They came to Pushkin Square by the thousands, carrying flowers and candles in memory of the dead. Soon, the central Moscow square had filled, but the mourners kept coming.
“How can God exist if he lets children die?” asked Ivan Reznik, 17, between prayers. “How can he let them die while the thieves get to live?”
Thousands of Russians in more than twenty cities across the country on Tuesday asked the same questions in spontaneous vigils for the victims of the Kemerovo tragedy.
Two Days After the Kemerovo Mall Fire: Here’s What We Know So Far
Two days earlier, on Sunday, a fire had engulfed the Winter Cherry mall in Kemerovo, the capital of a Siberian coal-mining region. The blaze swept through a children’s play area and a cinema complex, killing 64 people, many of them children.
In the wake of the tragedy, horror stories of faulty fire alarms, blocked exits and children texting farewells to loved ones flooded social media. Trust in the official investigation was low — rumors circulated that investigators had fudged the death toll, which, according to one popular version, was closer to 400.
“The children are already dead, they can’t be brought back,” a man who had lost his wife, sister and three children in the tragedy said at a rally in Kemerovo earlier on Tuesday. “What we need now is justice.”
During the ten-hour protest, residents of Kemerovo gathered in front of a local government building, with many claiming that the authorities were hiding the full scale of the tragedy.
Blocked from getting too close by riot police, residents carried signs that read “Corruption kills” and “We are all trapped in this zoo.” When they were greeted by several local officials, they responded with shouts of “murderers” and “resign.” Some demanded that President Vladimir Putin step down, too.
Putin, who was re-elected to a fourth term last week, visited the city early on Tuesday. Blaming “criminal negligence,” he laid flowers at a makeshift memorial to the victims, before meeting with the regional governor, Aman Tuleyev, who asked him for forgiveness. But neither Putin nor Tulеyev visited the square to confront the relatives of the deceased.
“These protests show how little Russians trust their government, and how little the government trusts its own citizens,” political analyst Yekaterina Schulmann told The Moscow Times.
Putin was also slow to declare a day of national mourning, preceded by several regions announcing their own. “Dozens dead but no mourning?” read a sign in the central city of Perm on Tuesday. “Who will respond, Mr. President? Why are you silent?”
The cause of the fire has yet to be determined, but terrorism has already been ruled out. Investigators have said that the mall’s fire exits were blocked and that the alarm system had been out of service. They also announced that a security guard did not initiate the backup manual system.
But many Russians blame poorly trained rescue workers and widespread corruption, which allows businesses to bypass safety inspections for kickbacks.
“This was not an accident,” said Anna Ustyakina, 22, in Moscow. “This was the result of systematic corruption, which we can only see this clearly when it results in so many deaths.”

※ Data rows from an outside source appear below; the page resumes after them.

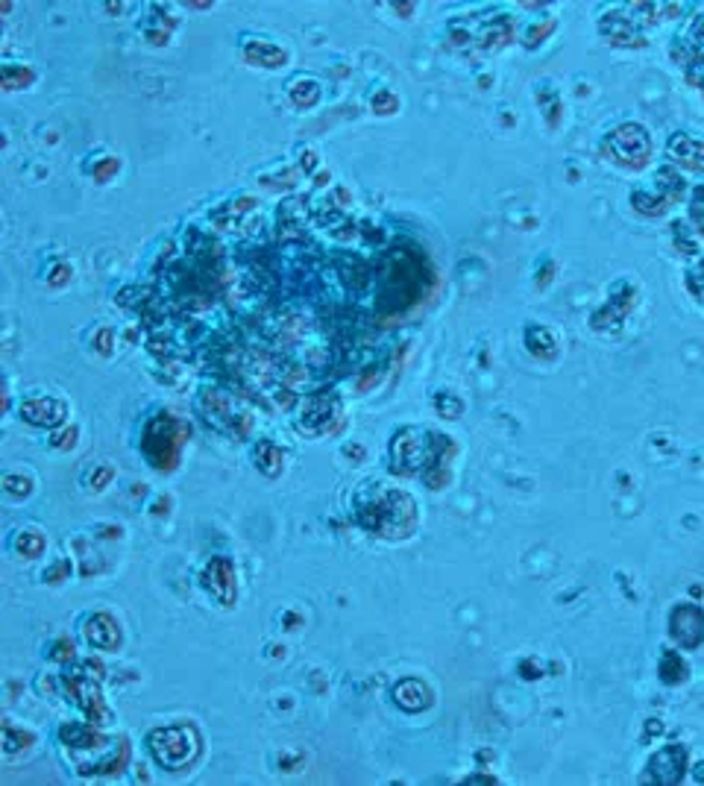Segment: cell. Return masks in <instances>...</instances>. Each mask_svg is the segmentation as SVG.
<instances>
[{
	"instance_id": "9c48e42d",
	"label": "cell",
	"mask_w": 704,
	"mask_h": 786,
	"mask_svg": "<svg viewBox=\"0 0 704 786\" xmlns=\"http://www.w3.org/2000/svg\"><path fill=\"white\" fill-rule=\"evenodd\" d=\"M244 59L250 65H259V68H279L285 65V50L279 44L267 42V39H256V42L244 44Z\"/></svg>"
},
{
	"instance_id": "8fae6325",
	"label": "cell",
	"mask_w": 704,
	"mask_h": 786,
	"mask_svg": "<svg viewBox=\"0 0 704 786\" xmlns=\"http://www.w3.org/2000/svg\"><path fill=\"white\" fill-rule=\"evenodd\" d=\"M291 100H294L297 109H308V106H314L320 100V86L314 80H297L291 86Z\"/></svg>"
},
{
	"instance_id": "3957f363",
	"label": "cell",
	"mask_w": 704,
	"mask_h": 786,
	"mask_svg": "<svg viewBox=\"0 0 704 786\" xmlns=\"http://www.w3.org/2000/svg\"><path fill=\"white\" fill-rule=\"evenodd\" d=\"M179 446H182V426L176 423L174 414H159L144 426L141 452L156 470H174Z\"/></svg>"
},
{
	"instance_id": "30bf717a",
	"label": "cell",
	"mask_w": 704,
	"mask_h": 786,
	"mask_svg": "<svg viewBox=\"0 0 704 786\" xmlns=\"http://www.w3.org/2000/svg\"><path fill=\"white\" fill-rule=\"evenodd\" d=\"M256 467L262 470L264 476H279L282 467H285V452H282L276 443L262 440V443L256 446Z\"/></svg>"
},
{
	"instance_id": "52a82bcc",
	"label": "cell",
	"mask_w": 704,
	"mask_h": 786,
	"mask_svg": "<svg viewBox=\"0 0 704 786\" xmlns=\"http://www.w3.org/2000/svg\"><path fill=\"white\" fill-rule=\"evenodd\" d=\"M65 402L56 399V396H47V393H33L21 402V417L33 426H44V429H56L65 423Z\"/></svg>"
},
{
	"instance_id": "ba28073f",
	"label": "cell",
	"mask_w": 704,
	"mask_h": 786,
	"mask_svg": "<svg viewBox=\"0 0 704 786\" xmlns=\"http://www.w3.org/2000/svg\"><path fill=\"white\" fill-rule=\"evenodd\" d=\"M83 634H86L88 646L103 649V652H112V649L121 646V628H118V622H115L109 613H94V616H88Z\"/></svg>"
},
{
	"instance_id": "8992f818",
	"label": "cell",
	"mask_w": 704,
	"mask_h": 786,
	"mask_svg": "<svg viewBox=\"0 0 704 786\" xmlns=\"http://www.w3.org/2000/svg\"><path fill=\"white\" fill-rule=\"evenodd\" d=\"M203 587L218 602L220 608H232L238 596V572L229 558H212L203 569Z\"/></svg>"
},
{
	"instance_id": "5b68a950",
	"label": "cell",
	"mask_w": 704,
	"mask_h": 786,
	"mask_svg": "<svg viewBox=\"0 0 704 786\" xmlns=\"http://www.w3.org/2000/svg\"><path fill=\"white\" fill-rule=\"evenodd\" d=\"M338 414H341V405H338L335 396H329V393L308 396L300 417H297V432H303L308 437L326 435L335 426Z\"/></svg>"
},
{
	"instance_id": "277c9868",
	"label": "cell",
	"mask_w": 704,
	"mask_h": 786,
	"mask_svg": "<svg viewBox=\"0 0 704 786\" xmlns=\"http://www.w3.org/2000/svg\"><path fill=\"white\" fill-rule=\"evenodd\" d=\"M411 502L405 493H391L385 490V484H376V490L370 496L358 493V520L364 528L379 531V534H394L396 528H402V514H394V508Z\"/></svg>"
},
{
	"instance_id": "4fadbf2b",
	"label": "cell",
	"mask_w": 704,
	"mask_h": 786,
	"mask_svg": "<svg viewBox=\"0 0 704 786\" xmlns=\"http://www.w3.org/2000/svg\"><path fill=\"white\" fill-rule=\"evenodd\" d=\"M0 80H3V88H6V91H15V88H24L33 83V71L18 68V65H6L3 74H0Z\"/></svg>"
},
{
	"instance_id": "7a4b0ae2",
	"label": "cell",
	"mask_w": 704,
	"mask_h": 786,
	"mask_svg": "<svg viewBox=\"0 0 704 786\" xmlns=\"http://www.w3.org/2000/svg\"><path fill=\"white\" fill-rule=\"evenodd\" d=\"M203 420L209 429H215L218 435L226 437H247L253 429V417L250 411L232 396L223 391H203L200 402H197Z\"/></svg>"
},
{
	"instance_id": "6da1fadb",
	"label": "cell",
	"mask_w": 704,
	"mask_h": 786,
	"mask_svg": "<svg viewBox=\"0 0 704 786\" xmlns=\"http://www.w3.org/2000/svg\"><path fill=\"white\" fill-rule=\"evenodd\" d=\"M147 748L162 769L179 772L200 754V737L191 725H168L147 737Z\"/></svg>"
},
{
	"instance_id": "7c38bea8",
	"label": "cell",
	"mask_w": 704,
	"mask_h": 786,
	"mask_svg": "<svg viewBox=\"0 0 704 786\" xmlns=\"http://www.w3.org/2000/svg\"><path fill=\"white\" fill-rule=\"evenodd\" d=\"M15 549L24 555V558H39L44 549V537L39 534V531H21L18 534V543H15Z\"/></svg>"
}]
</instances>
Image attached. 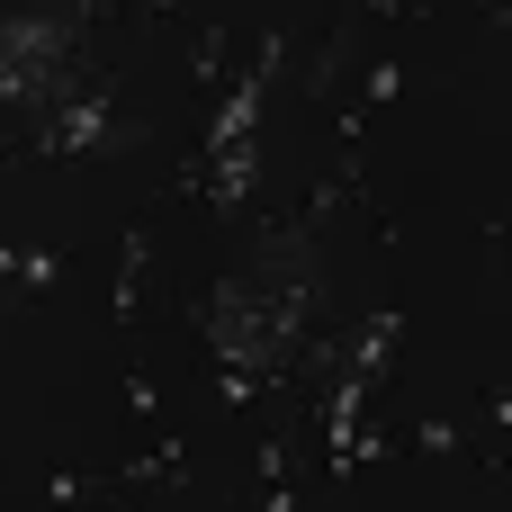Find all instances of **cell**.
<instances>
[{
	"mask_svg": "<svg viewBox=\"0 0 512 512\" xmlns=\"http://www.w3.org/2000/svg\"><path fill=\"white\" fill-rule=\"evenodd\" d=\"M297 315H306V252H297V243H270V252L225 288L216 333H225V351H234L243 369H261V360H279V342L297 333Z\"/></svg>",
	"mask_w": 512,
	"mask_h": 512,
	"instance_id": "6da1fadb",
	"label": "cell"
},
{
	"mask_svg": "<svg viewBox=\"0 0 512 512\" xmlns=\"http://www.w3.org/2000/svg\"><path fill=\"white\" fill-rule=\"evenodd\" d=\"M54 54H63V36H54L45 18H0V90H9V99L45 90V81H54Z\"/></svg>",
	"mask_w": 512,
	"mask_h": 512,
	"instance_id": "7a4b0ae2",
	"label": "cell"
},
{
	"mask_svg": "<svg viewBox=\"0 0 512 512\" xmlns=\"http://www.w3.org/2000/svg\"><path fill=\"white\" fill-rule=\"evenodd\" d=\"M252 117H261V81H243L234 108L216 117V171H225V189H243V171H252Z\"/></svg>",
	"mask_w": 512,
	"mask_h": 512,
	"instance_id": "3957f363",
	"label": "cell"
}]
</instances>
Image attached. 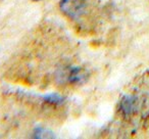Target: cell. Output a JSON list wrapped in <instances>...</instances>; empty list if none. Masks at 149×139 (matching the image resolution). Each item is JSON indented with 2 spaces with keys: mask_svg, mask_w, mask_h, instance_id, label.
I'll return each mask as SVG.
<instances>
[{
  "mask_svg": "<svg viewBox=\"0 0 149 139\" xmlns=\"http://www.w3.org/2000/svg\"><path fill=\"white\" fill-rule=\"evenodd\" d=\"M60 10L70 19H77L86 8V0H61Z\"/></svg>",
  "mask_w": 149,
  "mask_h": 139,
  "instance_id": "obj_1",
  "label": "cell"
},
{
  "mask_svg": "<svg viewBox=\"0 0 149 139\" xmlns=\"http://www.w3.org/2000/svg\"><path fill=\"white\" fill-rule=\"evenodd\" d=\"M34 1H40V0H34Z\"/></svg>",
  "mask_w": 149,
  "mask_h": 139,
  "instance_id": "obj_2",
  "label": "cell"
}]
</instances>
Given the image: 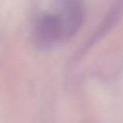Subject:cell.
I'll return each mask as SVG.
<instances>
[{"instance_id": "obj_2", "label": "cell", "mask_w": 123, "mask_h": 123, "mask_svg": "<svg viewBox=\"0 0 123 123\" xmlns=\"http://www.w3.org/2000/svg\"><path fill=\"white\" fill-rule=\"evenodd\" d=\"M59 14L66 40L70 39L81 28L85 18V5L83 0H56Z\"/></svg>"}, {"instance_id": "obj_1", "label": "cell", "mask_w": 123, "mask_h": 123, "mask_svg": "<svg viewBox=\"0 0 123 123\" xmlns=\"http://www.w3.org/2000/svg\"><path fill=\"white\" fill-rule=\"evenodd\" d=\"M34 39L43 49L66 41L62 20L57 12H44L37 18L34 28Z\"/></svg>"}]
</instances>
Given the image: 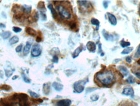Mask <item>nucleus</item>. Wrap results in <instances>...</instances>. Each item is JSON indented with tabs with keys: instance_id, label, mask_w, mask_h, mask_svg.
Segmentation results:
<instances>
[{
	"instance_id": "f257e3e1",
	"label": "nucleus",
	"mask_w": 140,
	"mask_h": 106,
	"mask_svg": "<svg viewBox=\"0 0 140 106\" xmlns=\"http://www.w3.org/2000/svg\"><path fill=\"white\" fill-rule=\"evenodd\" d=\"M96 79L103 86H110L115 81V77L110 70H104L97 72Z\"/></svg>"
},
{
	"instance_id": "f03ea898",
	"label": "nucleus",
	"mask_w": 140,
	"mask_h": 106,
	"mask_svg": "<svg viewBox=\"0 0 140 106\" xmlns=\"http://www.w3.org/2000/svg\"><path fill=\"white\" fill-rule=\"evenodd\" d=\"M56 9L58 11V14L64 20H70L71 18V14L70 11L62 4H58L56 6Z\"/></svg>"
},
{
	"instance_id": "7ed1b4c3",
	"label": "nucleus",
	"mask_w": 140,
	"mask_h": 106,
	"mask_svg": "<svg viewBox=\"0 0 140 106\" xmlns=\"http://www.w3.org/2000/svg\"><path fill=\"white\" fill-rule=\"evenodd\" d=\"M88 82V79L86 78L84 80H80V81H76L73 84V89L74 92L77 93H82L84 90V85Z\"/></svg>"
},
{
	"instance_id": "20e7f679",
	"label": "nucleus",
	"mask_w": 140,
	"mask_h": 106,
	"mask_svg": "<svg viewBox=\"0 0 140 106\" xmlns=\"http://www.w3.org/2000/svg\"><path fill=\"white\" fill-rule=\"evenodd\" d=\"M42 47L39 44H35L31 50V56L33 57H37L42 54Z\"/></svg>"
},
{
	"instance_id": "39448f33",
	"label": "nucleus",
	"mask_w": 140,
	"mask_h": 106,
	"mask_svg": "<svg viewBox=\"0 0 140 106\" xmlns=\"http://www.w3.org/2000/svg\"><path fill=\"white\" fill-rule=\"evenodd\" d=\"M77 2L80 7V9L83 10V11H88L89 9L92 8L91 3L88 1H78Z\"/></svg>"
},
{
	"instance_id": "423d86ee",
	"label": "nucleus",
	"mask_w": 140,
	"mask_h": 106,
	"mask_svg": "<svg viewBox=\"0 0 140 106\" xmlns=\"http://www.w3.org/2000/svg\"><path fill=\"white\" fill-rule=\"evenodd\" d=\"M122 94L125 96H130L132 98H134V89L132 87H125L123 89L122 92Z\"/></svg>"
},
{
	"instance_id": "0eeeda50",
	"label": "nucleus",
	"mask_w": 140,
	"mask_h": 106,
	"mask_svg": "<svg viewBox=\"0 0 140 106\" xmlns=\"http://www.w3.org/2000/svg\"><path fill=\"white\" fill-rule=\"evenodd\" d=\"M71 104V100L70 99H64L57 102L56 106H70Z\"/></svg>"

At the square in Kemerovo, one woman recalled how firefighters refused to break into one of the locked theaters, saying no one was inside. Meanwhile, the woman was on the phone with her trapped daughter.
“‘My daughter asked: ‘Mom, why isn’t anyone saving us? I am suffocating,’” the woman recounted as she wept. “I begged the firefighters, but they stood there smirking.”
Another woman demanded to know why firefighters had not evacuated the top floor with ladders. Some of the victims had leapt from the four-story building to their deaths.
“The children were a big trigger for the protests,” says Schulmann. “Every Russian can imagine themselves in a shopping mall with their kids on a Sunday.”
The scope and intensity of the impromptu grassroots protests are rare for Russia and they appeared to have spurred the authorities to action.
Moscow’s mayor Sergei Sobyanin announced an official vigil for two hours before the one that had been organized by locals on Facebook a day earlier. “He’s trying to divert the attention,” Schulmann explained. “This is the government’s usual tactic.”
But Muscovites appeared to prefer the protest on Pushkin Square, where they laid flowers and lit candles, standing by silently in remembrance.
Mostly, they were silent. As the emotion overflowed, protests and chants broke out sporadically, too. “Down with the tsar!” some yelled. “Corruption kills,” added others.
Many begged the protesters to keep quiet, arguing it was a moment for remembrance, not demonstration.
“At some point they have to hear our voices,” one protester called out, exasperated. “We can’t just stand by as they keep killing us.”